(Given instruction) Return the data verbatim, starting at the line that contains "Comparing the red" and ending at the final line of the data, with the pictures left out.

(Provided entries)
# # #

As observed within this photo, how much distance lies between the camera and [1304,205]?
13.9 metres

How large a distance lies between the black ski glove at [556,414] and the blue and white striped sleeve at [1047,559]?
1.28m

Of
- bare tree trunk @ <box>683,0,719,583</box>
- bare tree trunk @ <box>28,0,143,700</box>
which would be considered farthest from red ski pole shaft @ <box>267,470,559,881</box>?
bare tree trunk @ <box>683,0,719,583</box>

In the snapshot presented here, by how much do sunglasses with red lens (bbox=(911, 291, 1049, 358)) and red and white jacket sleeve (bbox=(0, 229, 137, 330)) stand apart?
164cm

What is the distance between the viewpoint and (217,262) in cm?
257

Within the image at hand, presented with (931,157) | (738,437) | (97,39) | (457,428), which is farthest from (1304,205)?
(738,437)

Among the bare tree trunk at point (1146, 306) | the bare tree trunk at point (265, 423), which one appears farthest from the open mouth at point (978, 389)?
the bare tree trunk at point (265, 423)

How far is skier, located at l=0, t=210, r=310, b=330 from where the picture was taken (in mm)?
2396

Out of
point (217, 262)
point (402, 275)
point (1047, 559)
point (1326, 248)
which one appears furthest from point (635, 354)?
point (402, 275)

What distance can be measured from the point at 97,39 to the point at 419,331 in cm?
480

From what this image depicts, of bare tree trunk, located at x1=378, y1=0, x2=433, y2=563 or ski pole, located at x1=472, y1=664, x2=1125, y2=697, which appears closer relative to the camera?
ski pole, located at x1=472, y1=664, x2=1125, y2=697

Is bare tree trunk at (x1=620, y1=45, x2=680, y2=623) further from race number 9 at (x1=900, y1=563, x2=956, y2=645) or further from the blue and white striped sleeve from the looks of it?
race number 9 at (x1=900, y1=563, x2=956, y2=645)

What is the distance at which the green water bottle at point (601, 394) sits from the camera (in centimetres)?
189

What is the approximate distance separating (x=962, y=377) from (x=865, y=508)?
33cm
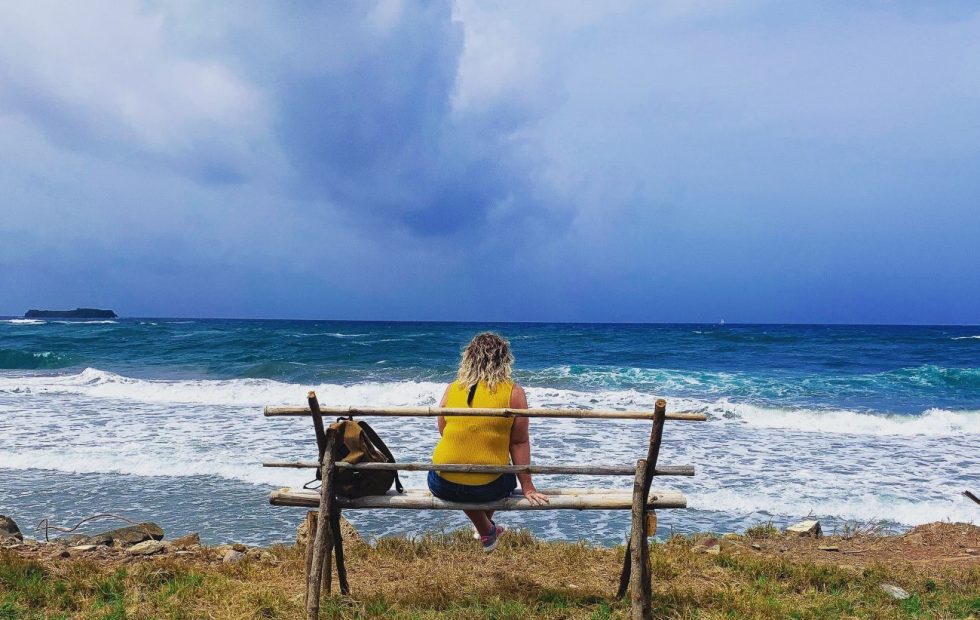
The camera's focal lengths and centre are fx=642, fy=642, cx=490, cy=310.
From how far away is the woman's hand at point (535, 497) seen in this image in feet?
12.9

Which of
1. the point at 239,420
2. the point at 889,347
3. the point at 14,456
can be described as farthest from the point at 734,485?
the point at 889,347

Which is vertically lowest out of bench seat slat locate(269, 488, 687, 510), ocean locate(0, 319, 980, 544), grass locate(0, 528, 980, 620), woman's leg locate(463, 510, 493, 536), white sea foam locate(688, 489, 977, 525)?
white sea foam locate(688, 489, 977, 525)

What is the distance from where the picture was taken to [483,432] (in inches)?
163

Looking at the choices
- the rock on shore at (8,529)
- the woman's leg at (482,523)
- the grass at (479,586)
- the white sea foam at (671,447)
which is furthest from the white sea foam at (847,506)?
the rock on shore at (8,529)

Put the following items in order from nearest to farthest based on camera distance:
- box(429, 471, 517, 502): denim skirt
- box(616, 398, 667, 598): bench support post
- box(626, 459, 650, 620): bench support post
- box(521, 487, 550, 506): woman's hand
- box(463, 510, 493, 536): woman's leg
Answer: box(616, 398, 667, 598): bench support post → box(626, 459, 650, 620): bench support post → box(521, 487, 550, 506): woman's hand → box(429, 471, 517, 502): denim skirt → box(463, 510, 493, 536): woman's leg

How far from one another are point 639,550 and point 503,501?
0.87m

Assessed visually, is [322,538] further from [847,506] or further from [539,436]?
[539,436]

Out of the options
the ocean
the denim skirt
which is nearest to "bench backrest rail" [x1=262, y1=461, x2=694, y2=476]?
the denim skirt

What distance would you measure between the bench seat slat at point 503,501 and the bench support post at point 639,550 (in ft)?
0.39

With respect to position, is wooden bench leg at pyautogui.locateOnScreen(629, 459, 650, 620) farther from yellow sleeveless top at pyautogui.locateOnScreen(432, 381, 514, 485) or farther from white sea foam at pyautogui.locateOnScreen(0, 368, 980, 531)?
white sea foam at pyautogui.locateOnScreen(0, 368, 980, 531)

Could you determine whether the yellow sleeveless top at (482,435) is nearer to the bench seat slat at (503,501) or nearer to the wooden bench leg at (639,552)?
the bench seat slat at (503,501)

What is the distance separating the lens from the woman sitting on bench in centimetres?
408

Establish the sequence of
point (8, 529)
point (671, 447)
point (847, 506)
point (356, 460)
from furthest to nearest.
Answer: point (671, 447)
point (847, 506)
point (8, 529)
point (356, 460)

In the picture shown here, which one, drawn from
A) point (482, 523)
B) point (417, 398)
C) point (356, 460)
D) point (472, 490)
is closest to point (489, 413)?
point (472, 490)
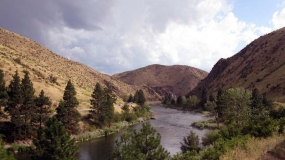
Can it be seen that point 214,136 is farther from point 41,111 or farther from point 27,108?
point 27,108

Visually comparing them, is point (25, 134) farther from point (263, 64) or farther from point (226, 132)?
point (263, 64)

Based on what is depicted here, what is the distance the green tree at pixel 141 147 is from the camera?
32219 millimetres

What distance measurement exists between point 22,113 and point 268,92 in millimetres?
102867

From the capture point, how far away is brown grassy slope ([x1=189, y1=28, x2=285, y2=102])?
396ft

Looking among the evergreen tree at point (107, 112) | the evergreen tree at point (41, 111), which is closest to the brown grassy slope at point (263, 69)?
the evergreen tree at point (107, 112)

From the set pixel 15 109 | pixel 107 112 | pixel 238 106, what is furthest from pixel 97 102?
A: pixel 238 106

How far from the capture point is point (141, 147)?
113 ft

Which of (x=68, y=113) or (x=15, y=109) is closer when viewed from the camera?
(x=15, y=109)

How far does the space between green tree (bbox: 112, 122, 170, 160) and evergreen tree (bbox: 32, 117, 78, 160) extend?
749 cm

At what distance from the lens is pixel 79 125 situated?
73875mm

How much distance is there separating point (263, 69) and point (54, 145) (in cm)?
14285

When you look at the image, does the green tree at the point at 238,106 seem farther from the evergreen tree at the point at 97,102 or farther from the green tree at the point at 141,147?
the evergreen tree at the point at 97,102

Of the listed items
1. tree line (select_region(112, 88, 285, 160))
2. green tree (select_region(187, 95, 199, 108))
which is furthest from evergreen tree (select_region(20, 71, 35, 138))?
green tree (select_region(187, 95, 199, 108))

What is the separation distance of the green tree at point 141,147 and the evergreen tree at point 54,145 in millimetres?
7488
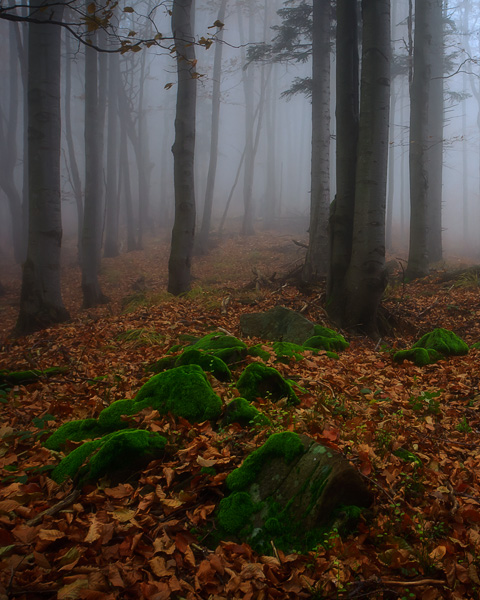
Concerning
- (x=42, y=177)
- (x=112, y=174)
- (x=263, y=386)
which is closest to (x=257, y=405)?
(x=263, y=386)

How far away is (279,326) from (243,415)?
349cm

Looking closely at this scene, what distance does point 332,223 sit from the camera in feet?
24.5

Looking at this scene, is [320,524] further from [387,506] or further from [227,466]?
[227,466]

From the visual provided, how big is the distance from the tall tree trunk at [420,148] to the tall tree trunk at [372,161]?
4899mm

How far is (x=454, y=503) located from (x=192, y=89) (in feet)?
32.8

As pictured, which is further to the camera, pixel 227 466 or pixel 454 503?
pixel 227 466

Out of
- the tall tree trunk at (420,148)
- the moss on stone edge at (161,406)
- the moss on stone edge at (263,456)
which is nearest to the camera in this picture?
the moss on stone edge at (263,456)

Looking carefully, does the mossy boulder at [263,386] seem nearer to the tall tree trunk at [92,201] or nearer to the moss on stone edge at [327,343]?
the moss on stone edge at [327,343]

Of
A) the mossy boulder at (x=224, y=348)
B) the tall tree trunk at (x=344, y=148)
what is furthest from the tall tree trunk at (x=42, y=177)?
the tall tree trunk at (x=344, y=148)

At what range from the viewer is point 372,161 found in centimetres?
677

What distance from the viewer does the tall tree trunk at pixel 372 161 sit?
6.73 metres

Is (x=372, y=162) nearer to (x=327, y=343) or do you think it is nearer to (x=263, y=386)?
(x=327, y=343)

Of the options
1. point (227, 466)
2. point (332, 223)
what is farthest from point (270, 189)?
point (227, 466)

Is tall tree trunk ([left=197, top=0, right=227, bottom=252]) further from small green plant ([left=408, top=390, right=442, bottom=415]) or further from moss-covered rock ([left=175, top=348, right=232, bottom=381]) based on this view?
small green plant ([left=408, top=390, right=442, bottom=415])
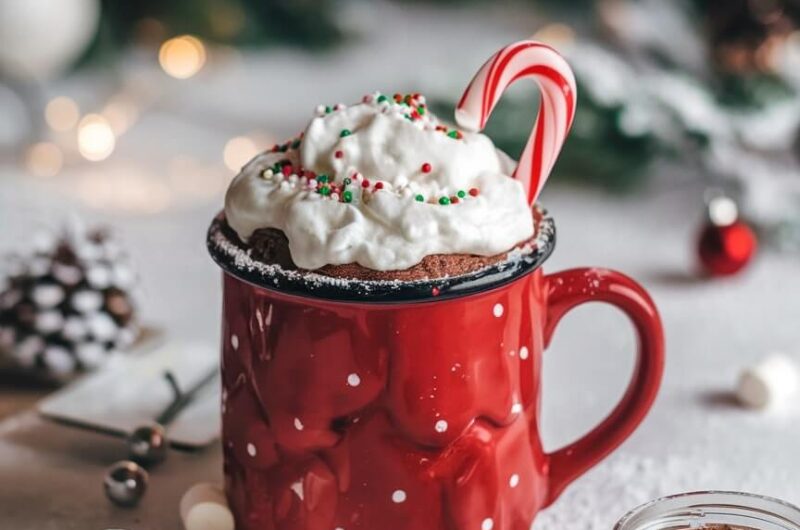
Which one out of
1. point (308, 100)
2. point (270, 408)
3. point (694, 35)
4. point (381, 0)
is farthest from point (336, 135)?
point (381, 0)

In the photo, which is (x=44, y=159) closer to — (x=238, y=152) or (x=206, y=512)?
(x=238, y=152)

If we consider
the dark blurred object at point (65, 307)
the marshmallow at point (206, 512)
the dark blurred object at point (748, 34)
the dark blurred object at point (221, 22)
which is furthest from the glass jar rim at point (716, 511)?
the dark blurred object at point (221, 22)

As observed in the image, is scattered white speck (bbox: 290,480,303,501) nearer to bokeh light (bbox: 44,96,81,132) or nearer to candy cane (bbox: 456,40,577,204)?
candy cane (bbox: 456,40,577,204)

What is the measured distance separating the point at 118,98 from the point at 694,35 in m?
1.07

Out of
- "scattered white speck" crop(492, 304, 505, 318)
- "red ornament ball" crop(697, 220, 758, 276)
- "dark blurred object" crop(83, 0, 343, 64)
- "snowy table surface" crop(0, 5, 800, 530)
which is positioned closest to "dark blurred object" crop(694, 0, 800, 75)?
"snowy table surface" crop(0, 5, 800, 530)

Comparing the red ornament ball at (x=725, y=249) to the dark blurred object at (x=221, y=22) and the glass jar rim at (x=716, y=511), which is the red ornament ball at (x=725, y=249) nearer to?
the glass jar rim at (x=716, y=511)

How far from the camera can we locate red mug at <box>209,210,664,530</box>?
0.65 m

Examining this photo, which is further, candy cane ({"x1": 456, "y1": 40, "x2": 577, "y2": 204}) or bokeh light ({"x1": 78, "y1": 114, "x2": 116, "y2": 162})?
bokeh light ({"x1": 78, "y1": 114, "x2": 116, "y2": 162})

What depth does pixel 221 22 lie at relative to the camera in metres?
2.15

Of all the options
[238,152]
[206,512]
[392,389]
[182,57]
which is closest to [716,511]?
[392,389]

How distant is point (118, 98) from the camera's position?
2.04 meters

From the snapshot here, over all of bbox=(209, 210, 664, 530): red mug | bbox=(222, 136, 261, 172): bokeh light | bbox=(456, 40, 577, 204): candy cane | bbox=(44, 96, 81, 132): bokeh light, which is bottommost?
bbox=(44, 96, 81, 132): bokeh light

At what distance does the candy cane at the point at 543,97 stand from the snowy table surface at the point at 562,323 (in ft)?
0.92

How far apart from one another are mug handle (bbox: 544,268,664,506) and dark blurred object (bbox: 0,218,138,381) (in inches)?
19.3
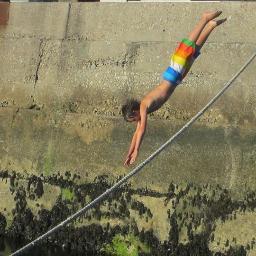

# # #

(Task solution)
Comparing the red ornament ball at (x=725, y=249) to the dark blurred object at (x=221, y=22) and the glass jar rim at (x=716, y=511), which is the red ornament ball at (x=725, y=249) nearer to?
the glass jar rim at (x=716, y=511)

How far from the camera can we locate red mug at <box>209,210,664,530</box>?
0.65 m

Examining this photo, which is further, candy cane ({"x1": 456, "y1": 40, "x2": 577, "y2": 204}) or bokeh light ({"x1": 78, "y1": 114, "x2": 116, "y2": 162})?
bokeh light ({"x1": 78, "y1": 114, "x2": 116, "y2": 162})

What depth does pixel 221 22 lie at relative to the camera in metres?
2.15

Of all the options
[238,152]
[206,512]
[392,389]
[182,57]
which is closest to [716,511]?
[392,389]

How distant is point (118, 98) from the camera's position?
2.04 meters

From the snapshot here, over all of bbox=(209, 210, 664, 530): red mug | bbox=(222, 136, 261, 172): bokeh light | bbox=(456, 40, 577, 204): candy cane | bbox=(44, 96, 81, 132): bokeh light, which is bottommost?
bbox=(44, 96, 81, 132): bokeh light

At what distance does the candy cane at the point at 543,97 stand from the snowy table surface at the point at 562,323 (in ft)?
0.92

How far apart from one another are mug handle (bbox: 544,268,664,506) and dark blurred object (bbox: 0,218,138,381) (in inches)?
19.3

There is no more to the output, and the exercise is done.